──────── Data yang Ditampilkan ────────

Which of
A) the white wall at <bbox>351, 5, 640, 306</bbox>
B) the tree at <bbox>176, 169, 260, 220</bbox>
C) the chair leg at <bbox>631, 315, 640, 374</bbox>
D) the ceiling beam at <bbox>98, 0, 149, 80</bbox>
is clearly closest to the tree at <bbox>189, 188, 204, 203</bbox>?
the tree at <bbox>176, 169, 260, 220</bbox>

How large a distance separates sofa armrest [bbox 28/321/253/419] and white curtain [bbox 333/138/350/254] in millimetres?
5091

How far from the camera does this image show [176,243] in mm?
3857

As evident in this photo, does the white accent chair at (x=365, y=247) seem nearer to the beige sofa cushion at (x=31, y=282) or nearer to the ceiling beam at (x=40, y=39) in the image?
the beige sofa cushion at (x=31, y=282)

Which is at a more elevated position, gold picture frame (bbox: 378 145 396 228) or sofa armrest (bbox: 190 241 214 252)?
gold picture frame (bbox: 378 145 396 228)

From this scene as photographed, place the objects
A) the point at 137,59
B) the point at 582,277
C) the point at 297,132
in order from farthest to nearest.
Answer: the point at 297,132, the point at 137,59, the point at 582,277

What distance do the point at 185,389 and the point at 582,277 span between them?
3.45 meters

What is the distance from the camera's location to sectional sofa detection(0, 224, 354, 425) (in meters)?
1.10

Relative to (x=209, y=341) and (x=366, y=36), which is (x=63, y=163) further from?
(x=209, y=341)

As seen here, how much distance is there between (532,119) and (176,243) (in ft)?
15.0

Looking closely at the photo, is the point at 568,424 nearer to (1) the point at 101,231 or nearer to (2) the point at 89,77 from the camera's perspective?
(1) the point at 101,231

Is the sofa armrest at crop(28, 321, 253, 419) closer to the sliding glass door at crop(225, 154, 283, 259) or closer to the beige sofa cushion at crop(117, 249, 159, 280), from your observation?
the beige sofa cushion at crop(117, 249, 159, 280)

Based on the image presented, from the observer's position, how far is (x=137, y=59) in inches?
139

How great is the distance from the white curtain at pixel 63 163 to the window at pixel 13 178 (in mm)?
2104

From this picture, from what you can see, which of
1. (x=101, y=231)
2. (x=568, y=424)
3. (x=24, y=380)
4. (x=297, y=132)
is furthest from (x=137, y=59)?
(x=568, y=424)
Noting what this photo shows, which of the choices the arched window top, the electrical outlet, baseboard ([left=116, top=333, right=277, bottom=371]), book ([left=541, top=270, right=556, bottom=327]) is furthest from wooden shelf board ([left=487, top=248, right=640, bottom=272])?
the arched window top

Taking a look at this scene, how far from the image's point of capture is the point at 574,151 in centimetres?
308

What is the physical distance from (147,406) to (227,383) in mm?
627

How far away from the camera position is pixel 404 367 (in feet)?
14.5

────────

## Rumusan Masalah
Ubah semua baris di atas menjadi tabel Markdown dengan kolom Nomor dan Baris, dan lewati baris yang kosong.

## Jawaban
| Nomor | Baris |
|---|---|
| 1 | Which of |
| 2 | A) the white wall at <bbox>351, 5, 640, 306</bbox> |
| 3 | B) the tree at <bbox>176, 169, 260, 220</bbox> |
| 4 | C) the chair leg at <bbox>631, 315, 640, 374</bbox> |
| 5 | D) the ceiling beam at <bbox>98, 0, 149, 80</bbox> |
| 6 | is clearly closest to the tree at <bbox>189, 188, 204, 203</bbox>? |
| 7 | the tree at <bbox>176, 169, 260, 220</bbox> |
| 8 | How large a distance separates sofa armrest [bbox 28/321/253/419] and white curtain [bbox 333/138/350/254] in millimetres? |
| 9 | 5091 |
| 10 | How far from the camera does this image show [176,243] in mm? |
| 11 | 3857 |
| 12 | As evident in this photo, does the white accent chair at (x=365, y=247) seem nearer to the beige sofa cushion at (x=31, y=282) or nearer to the ceiling beam at (x=40, y=39) in the image? |
| 13 | the beige sofa cushion at (x=31, y=282) |
| 14 | Which is at a more elevated position, gold picture frame (bbox: 378 145 396 228) or sofa armrest (bbox: 190 241 214 252)? |
| 15 | gold picture frame (bbox: 378 145 396 228) |
| 16 | From this scene as photographed, place the objects |
| 17 | A) the point at 137,59 |
| 18 | B) the point at 582,277 |
| 19 | C) the point at 297,132 |
| 20 | in order from farthest to nearest. |
| 21 | Answer: the point at 297,132, the point at 137,59, the point at 582,277 |
| 22 | What distance do the point at 185,389 and the point at 582,277 span between them? |
| 23 | 3.45 meters |
| 24 | What is the distance from the camera's location to sectional sofa detection(0, 224, 354, 425) (in meters)? |
| 25 | 1.10 |
| 26 | Relative to (x=209, y=341) and (x=366, y=36), which is (x=63, y=163) further from? |
| 27 | (x=209, y=341) |
| 28 | As seen here, how much distance is there between (532,119) and (176,243) (in ft)? |
| 29 | 15.0 |
| 30 | Looking closely at the photo, is the point at 568,424 nearer to (1) the point at 101,231 or nearer to (2) the point at 89,77 from the camera's perspective? |
| 31 | (1) the point at 101,231 |
| 32 | Is the sofa armrest at crop(28, 321, 253, 419) closer to the sliding glass door at crop(225, 154, 283, 259) or closer to the beige sofa cushion at crop(117, 249, 159, 280), from your observation? |
| 33 | the beige sofa cushion at crop(117, 249, 159, 280) |
| 34 | Based on the image presented, from the observer's position, how far is (x=137, y=59) in inches? |
| 35 | 139 |
| 36 | How great is the distance from the white curtain at pixel 63 163 to the window at pixel 13 178 (in mm)? |
| 37 | 2104 |
| 38 | From this picture, from what you can see, which of |
| 39 | 1. (x=101, y=231) |
| 40 | 2. (x=568, y=424) |
| 41 | 3. (x=24, y=380) |
| 42 | 4. (x=297, y=132) |
| 43 | is furthest from (x=137, y=59)? |
| 44 | (x=568, y=424) |
| 45 | Noting what this photo shows, which of the choices the arched window top, the electrical outlet, baseboard ([left=116, top=333, right=277, bottom=371]), book ([left=541, top=270, right=556, bottom=327]) is furthest from wooden shelf board ([left=487, top=248, right=640, bottom=272])? |
| 46 | the arched window top |
| 47 | Taking a look at this scene, how far from the image's point of capture is the point at 574,151 in centimetres? |
| 48 | 308 |
| 49 | What is the physical distance from (147,406) to (227,383) in mm? |
| 50 | 627 |
| 51 | How far away from the camera position is pixel 404 367 (in feet)? |
| 52 | 14.5 |